_Study material_
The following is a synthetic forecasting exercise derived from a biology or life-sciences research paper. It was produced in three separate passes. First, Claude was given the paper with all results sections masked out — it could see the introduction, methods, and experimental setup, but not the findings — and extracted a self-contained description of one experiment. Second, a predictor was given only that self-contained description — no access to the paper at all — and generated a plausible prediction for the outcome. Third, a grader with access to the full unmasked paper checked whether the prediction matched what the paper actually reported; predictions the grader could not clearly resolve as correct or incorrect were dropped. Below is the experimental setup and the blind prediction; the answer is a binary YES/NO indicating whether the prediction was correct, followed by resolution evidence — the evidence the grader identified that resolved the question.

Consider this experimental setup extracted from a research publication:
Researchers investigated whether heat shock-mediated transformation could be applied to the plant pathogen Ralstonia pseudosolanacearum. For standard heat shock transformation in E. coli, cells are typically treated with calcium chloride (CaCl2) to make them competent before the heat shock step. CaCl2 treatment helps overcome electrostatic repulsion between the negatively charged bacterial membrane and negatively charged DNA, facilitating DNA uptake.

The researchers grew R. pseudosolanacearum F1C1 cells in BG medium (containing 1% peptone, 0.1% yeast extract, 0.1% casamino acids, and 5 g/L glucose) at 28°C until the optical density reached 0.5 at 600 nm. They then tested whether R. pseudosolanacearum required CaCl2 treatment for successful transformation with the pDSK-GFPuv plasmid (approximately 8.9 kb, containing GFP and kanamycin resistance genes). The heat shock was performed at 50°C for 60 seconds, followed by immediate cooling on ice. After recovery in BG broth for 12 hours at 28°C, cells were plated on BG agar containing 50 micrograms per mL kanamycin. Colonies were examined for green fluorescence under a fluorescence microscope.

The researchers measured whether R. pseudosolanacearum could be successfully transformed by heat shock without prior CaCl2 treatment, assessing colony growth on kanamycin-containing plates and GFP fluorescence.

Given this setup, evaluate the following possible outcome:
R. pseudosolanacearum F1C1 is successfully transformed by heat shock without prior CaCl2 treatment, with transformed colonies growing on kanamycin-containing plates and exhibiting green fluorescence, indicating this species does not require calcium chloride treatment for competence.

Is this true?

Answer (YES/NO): YES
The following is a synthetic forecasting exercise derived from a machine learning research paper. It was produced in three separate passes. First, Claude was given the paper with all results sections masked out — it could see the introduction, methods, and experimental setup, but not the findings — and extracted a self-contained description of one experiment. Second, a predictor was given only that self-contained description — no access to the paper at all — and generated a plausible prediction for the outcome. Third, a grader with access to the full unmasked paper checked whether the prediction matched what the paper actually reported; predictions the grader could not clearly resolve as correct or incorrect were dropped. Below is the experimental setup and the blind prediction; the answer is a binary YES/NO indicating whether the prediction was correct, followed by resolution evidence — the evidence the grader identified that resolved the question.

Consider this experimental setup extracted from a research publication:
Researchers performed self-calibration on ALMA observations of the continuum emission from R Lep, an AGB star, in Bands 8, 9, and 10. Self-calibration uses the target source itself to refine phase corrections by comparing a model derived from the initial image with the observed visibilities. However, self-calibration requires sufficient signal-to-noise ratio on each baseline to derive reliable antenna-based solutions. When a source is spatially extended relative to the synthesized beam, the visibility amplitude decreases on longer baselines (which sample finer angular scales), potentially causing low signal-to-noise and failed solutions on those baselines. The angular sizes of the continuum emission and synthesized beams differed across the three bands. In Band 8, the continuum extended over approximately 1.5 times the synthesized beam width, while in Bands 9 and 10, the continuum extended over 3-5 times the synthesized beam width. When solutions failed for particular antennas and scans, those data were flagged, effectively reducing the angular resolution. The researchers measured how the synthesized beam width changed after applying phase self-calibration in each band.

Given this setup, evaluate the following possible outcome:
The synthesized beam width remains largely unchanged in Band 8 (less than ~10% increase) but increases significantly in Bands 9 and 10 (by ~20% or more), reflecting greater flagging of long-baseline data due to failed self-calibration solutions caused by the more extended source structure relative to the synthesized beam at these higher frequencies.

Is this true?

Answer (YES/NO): YES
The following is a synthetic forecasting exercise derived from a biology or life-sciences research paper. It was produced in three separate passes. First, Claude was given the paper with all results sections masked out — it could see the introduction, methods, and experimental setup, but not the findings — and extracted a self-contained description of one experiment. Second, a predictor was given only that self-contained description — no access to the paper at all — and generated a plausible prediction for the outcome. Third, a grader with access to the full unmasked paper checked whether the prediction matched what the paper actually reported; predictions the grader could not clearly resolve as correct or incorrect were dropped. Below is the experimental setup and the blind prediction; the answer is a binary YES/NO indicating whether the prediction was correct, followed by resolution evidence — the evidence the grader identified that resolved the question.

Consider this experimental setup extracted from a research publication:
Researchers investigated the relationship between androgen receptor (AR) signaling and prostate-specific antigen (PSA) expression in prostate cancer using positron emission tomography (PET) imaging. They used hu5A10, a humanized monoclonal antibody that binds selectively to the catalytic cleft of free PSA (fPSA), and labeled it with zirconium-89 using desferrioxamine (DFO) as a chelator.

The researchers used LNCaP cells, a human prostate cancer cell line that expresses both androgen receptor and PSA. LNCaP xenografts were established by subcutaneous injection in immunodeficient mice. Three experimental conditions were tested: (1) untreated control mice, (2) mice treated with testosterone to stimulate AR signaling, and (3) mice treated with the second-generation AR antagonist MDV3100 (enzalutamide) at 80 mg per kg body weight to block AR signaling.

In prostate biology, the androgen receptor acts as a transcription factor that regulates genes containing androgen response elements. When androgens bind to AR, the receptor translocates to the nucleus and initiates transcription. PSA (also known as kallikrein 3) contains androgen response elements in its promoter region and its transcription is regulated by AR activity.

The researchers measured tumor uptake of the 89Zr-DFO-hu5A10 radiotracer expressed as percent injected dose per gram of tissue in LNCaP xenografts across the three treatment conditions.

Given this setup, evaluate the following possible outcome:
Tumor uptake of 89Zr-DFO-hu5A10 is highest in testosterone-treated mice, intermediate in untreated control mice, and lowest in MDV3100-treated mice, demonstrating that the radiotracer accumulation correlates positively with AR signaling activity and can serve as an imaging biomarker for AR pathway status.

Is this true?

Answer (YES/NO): YES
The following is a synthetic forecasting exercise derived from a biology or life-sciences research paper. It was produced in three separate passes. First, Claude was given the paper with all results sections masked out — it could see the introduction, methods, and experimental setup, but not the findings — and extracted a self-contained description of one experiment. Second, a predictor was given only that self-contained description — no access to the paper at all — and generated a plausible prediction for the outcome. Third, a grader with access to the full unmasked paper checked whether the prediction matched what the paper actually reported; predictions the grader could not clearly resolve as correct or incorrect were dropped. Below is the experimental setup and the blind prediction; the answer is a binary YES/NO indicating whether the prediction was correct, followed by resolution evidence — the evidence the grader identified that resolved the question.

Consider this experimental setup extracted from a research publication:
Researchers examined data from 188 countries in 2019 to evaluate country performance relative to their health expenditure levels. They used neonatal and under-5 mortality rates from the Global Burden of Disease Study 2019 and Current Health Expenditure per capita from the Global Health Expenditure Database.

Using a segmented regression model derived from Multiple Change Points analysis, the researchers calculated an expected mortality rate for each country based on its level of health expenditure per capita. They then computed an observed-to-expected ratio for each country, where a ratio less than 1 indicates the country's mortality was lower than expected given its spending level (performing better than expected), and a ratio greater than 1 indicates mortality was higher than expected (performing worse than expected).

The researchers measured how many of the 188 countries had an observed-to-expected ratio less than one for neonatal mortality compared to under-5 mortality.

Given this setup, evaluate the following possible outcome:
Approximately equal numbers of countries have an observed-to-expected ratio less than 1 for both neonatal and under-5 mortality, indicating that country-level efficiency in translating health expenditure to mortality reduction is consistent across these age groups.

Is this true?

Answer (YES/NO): NO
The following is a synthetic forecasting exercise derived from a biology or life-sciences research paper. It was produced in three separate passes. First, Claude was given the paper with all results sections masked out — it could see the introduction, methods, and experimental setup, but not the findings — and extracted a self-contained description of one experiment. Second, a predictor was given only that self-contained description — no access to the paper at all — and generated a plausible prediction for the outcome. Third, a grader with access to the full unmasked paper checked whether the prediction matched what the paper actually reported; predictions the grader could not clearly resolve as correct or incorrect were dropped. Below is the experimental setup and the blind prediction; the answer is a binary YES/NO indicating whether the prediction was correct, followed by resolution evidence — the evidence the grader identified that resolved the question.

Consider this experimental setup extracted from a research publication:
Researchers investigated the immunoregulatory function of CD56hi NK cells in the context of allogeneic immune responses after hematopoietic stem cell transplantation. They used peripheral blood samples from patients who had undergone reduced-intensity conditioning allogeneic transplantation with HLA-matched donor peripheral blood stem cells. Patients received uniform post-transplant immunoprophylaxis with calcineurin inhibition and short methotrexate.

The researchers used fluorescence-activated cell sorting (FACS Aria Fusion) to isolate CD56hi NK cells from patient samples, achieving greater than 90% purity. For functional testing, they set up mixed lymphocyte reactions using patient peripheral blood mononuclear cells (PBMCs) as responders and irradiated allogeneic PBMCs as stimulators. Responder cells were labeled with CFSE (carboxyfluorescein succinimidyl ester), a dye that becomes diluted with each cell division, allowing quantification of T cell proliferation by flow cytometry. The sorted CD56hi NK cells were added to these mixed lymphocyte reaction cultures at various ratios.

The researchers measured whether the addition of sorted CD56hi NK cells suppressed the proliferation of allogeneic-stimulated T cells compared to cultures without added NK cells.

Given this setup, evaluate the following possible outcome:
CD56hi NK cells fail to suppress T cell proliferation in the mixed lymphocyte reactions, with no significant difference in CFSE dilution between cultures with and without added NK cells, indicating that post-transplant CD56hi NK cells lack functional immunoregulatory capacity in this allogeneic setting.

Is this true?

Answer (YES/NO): NO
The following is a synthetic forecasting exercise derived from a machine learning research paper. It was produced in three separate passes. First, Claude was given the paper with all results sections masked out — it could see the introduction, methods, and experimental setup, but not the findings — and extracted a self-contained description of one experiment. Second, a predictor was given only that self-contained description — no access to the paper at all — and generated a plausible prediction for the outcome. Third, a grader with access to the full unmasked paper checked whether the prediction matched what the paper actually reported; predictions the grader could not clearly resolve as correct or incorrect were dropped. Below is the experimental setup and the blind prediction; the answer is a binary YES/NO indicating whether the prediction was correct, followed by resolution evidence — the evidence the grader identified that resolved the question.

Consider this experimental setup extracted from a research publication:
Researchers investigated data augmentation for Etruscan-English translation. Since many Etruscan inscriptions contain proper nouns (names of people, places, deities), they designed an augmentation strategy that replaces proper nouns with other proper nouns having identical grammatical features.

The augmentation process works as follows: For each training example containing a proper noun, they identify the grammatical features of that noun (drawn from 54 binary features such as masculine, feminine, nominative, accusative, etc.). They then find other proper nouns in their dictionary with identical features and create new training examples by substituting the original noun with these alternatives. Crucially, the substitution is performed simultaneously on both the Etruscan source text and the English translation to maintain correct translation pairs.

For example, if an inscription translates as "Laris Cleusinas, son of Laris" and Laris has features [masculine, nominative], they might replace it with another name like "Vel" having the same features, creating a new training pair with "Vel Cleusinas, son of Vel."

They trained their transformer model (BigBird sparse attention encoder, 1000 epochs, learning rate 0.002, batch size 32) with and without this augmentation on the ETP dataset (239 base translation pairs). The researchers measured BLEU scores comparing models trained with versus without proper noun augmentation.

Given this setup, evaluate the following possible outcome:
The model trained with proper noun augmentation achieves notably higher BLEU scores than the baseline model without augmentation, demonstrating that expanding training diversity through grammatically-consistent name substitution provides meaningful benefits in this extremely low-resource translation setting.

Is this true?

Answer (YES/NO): NO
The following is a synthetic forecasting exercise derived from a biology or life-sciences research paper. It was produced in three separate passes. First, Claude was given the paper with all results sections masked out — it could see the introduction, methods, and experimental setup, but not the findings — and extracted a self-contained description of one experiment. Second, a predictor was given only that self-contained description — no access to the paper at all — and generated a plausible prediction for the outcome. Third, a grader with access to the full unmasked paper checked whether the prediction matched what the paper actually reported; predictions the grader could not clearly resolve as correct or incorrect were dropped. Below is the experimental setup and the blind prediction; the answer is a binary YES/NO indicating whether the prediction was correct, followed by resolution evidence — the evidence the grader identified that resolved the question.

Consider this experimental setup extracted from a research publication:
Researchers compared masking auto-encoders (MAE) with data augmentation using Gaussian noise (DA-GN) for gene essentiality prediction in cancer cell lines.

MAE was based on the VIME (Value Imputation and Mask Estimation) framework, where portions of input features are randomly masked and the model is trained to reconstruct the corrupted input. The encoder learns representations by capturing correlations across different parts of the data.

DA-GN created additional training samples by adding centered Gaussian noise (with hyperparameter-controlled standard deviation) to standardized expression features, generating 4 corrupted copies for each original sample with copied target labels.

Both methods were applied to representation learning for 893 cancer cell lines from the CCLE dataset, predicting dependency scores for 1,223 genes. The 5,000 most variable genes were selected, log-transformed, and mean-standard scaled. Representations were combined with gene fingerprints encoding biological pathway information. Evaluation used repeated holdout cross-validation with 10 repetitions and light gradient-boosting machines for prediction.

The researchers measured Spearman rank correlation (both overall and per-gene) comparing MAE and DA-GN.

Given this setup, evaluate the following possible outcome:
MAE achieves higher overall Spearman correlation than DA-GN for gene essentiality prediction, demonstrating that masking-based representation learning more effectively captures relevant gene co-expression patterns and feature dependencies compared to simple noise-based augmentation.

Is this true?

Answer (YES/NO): NO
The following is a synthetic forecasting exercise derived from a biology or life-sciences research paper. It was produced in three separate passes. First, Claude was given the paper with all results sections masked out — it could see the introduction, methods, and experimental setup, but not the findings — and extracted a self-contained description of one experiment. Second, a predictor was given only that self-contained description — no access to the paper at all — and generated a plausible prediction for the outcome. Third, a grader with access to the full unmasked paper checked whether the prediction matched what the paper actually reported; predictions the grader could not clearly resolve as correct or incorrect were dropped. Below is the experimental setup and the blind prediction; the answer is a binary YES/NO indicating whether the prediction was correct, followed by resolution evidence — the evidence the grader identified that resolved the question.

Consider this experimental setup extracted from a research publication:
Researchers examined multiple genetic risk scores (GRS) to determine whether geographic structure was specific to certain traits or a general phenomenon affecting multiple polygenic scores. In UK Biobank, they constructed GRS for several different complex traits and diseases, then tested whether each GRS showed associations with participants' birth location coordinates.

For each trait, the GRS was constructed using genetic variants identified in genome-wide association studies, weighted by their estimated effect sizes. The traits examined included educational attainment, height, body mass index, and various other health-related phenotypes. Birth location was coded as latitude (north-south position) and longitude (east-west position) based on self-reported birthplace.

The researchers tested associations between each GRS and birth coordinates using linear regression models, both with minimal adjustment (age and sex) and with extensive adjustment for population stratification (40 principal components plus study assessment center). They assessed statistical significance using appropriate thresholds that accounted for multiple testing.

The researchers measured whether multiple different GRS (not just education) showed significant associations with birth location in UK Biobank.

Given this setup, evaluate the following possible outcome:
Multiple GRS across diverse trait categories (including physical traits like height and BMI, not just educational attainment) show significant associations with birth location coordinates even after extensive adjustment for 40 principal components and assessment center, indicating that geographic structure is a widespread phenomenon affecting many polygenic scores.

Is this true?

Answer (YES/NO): YES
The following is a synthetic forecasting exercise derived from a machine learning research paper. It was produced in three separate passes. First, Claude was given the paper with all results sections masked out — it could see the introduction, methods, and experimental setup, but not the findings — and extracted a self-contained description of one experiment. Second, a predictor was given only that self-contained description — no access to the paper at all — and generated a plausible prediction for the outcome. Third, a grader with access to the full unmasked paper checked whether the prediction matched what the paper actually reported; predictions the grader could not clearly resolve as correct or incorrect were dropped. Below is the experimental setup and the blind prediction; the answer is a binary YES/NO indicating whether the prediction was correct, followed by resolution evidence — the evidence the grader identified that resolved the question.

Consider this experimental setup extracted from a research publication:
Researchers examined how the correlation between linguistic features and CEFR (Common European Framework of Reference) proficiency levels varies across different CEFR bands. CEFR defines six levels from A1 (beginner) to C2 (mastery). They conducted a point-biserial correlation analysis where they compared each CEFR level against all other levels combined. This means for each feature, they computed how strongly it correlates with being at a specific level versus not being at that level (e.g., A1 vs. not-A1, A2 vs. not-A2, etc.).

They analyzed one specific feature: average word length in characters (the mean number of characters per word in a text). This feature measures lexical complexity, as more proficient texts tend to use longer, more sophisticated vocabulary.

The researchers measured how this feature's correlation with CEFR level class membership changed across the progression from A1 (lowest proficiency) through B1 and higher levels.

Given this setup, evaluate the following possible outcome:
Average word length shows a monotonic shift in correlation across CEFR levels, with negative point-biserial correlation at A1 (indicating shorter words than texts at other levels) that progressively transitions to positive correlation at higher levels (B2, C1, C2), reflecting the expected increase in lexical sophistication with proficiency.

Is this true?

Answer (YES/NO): YES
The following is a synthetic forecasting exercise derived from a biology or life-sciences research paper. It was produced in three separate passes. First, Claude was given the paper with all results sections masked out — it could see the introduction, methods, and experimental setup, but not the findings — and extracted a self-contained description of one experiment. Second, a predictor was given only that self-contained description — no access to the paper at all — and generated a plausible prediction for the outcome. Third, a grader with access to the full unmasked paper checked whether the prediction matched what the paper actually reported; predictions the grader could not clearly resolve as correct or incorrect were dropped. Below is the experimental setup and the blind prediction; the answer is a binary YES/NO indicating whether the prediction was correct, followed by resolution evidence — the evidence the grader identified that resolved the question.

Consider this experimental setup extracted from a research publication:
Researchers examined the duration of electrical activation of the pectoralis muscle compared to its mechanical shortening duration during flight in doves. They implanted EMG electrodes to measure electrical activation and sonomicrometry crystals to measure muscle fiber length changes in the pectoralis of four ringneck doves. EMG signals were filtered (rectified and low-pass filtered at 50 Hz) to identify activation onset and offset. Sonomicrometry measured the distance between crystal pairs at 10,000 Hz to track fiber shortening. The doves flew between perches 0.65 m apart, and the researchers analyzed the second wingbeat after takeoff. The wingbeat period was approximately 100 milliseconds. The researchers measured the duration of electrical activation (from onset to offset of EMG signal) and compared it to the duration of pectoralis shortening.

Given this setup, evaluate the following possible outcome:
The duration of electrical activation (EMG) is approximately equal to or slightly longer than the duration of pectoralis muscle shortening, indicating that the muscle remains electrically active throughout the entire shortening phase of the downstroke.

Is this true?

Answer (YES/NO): NO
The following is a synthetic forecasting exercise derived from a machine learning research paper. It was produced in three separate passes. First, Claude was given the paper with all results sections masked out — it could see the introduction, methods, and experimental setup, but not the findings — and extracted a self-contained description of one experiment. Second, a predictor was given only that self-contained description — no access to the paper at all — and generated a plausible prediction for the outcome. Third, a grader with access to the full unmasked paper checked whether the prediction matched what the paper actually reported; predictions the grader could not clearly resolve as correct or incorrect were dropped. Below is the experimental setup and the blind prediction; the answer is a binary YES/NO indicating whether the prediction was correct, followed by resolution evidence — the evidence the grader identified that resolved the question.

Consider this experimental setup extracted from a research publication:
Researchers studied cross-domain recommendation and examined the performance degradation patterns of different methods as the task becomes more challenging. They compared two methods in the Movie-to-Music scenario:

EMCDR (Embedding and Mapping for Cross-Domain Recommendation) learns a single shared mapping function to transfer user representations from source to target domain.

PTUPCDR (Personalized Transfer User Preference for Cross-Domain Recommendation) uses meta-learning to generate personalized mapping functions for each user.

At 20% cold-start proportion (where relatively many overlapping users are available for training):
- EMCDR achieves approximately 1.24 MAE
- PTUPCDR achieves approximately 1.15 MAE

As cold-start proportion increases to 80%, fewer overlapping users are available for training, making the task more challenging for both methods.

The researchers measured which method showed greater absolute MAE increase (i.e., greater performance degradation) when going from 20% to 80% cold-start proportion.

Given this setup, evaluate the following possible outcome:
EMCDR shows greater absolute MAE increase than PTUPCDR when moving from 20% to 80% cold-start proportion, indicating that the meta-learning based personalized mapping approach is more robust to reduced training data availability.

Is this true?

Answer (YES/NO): YES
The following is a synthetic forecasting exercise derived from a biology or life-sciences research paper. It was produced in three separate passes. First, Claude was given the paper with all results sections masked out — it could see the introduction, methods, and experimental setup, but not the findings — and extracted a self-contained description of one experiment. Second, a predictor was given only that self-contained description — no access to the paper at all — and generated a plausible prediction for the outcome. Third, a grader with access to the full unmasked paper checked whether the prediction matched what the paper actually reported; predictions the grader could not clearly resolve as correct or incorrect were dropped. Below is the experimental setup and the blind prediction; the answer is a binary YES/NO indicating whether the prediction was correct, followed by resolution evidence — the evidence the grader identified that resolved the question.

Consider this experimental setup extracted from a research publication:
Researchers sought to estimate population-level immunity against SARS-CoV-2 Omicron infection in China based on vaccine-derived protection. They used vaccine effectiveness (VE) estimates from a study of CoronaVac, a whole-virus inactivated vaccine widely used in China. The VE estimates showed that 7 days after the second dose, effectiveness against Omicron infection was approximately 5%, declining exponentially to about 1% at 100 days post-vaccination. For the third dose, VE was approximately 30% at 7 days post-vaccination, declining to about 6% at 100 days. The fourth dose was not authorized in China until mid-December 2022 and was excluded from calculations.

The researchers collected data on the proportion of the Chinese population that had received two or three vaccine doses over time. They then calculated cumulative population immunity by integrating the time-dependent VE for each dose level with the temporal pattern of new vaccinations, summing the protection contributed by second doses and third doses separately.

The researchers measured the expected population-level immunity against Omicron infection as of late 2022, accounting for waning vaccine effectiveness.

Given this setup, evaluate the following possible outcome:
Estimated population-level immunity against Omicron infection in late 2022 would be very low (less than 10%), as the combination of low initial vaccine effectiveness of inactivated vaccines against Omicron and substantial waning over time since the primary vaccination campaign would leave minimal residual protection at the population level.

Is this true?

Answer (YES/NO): YES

_Problem_
Begin with the first line of the records and reproduce each line as is, ending with the line that holds "Researchers investigated whether".

_Written response_
The following is a synthetic forecasting exercise derived from a biology or life-sciences research paper. It was produced in three separate passes. First, Claude was given the paper with all results sections masked out — it could see the introduction, methods, and experimental setup, but not the findings — and extracted a self-contained description of one experiment. Second, a predictor was given only that self-contained description — no access to the paper at all — and generated a plausible prediction for the outcome. Third, a grader with access to the full unmasked paper checked whether the prediction matched what the paper actually reported; predictions the grader could not clearly resolve as correct or incorrect were dropped. Below is the experimental setup and the blind prediction; the answer is a binary YES/NO indicating whether the prediction was correct, followed by resolution evidence — the evidence the grader identified that resolved the question.

Consider this experimental setup extracted from a research publication:
Researchers investigated whether heat shock-mediated transformation could be applied to the plant pathogen Ralstonia pseudosolanacearum. For standard heat shock transformation in E. coli, cells are typically treated with calcium chloride (CaCl2) to make them competent before the heat shock step. CaCl2 treatment helps overcome electrostatic repulsion between the negatively charged bacterial membrane and negatively charged DNA, facilitating DNA uptake.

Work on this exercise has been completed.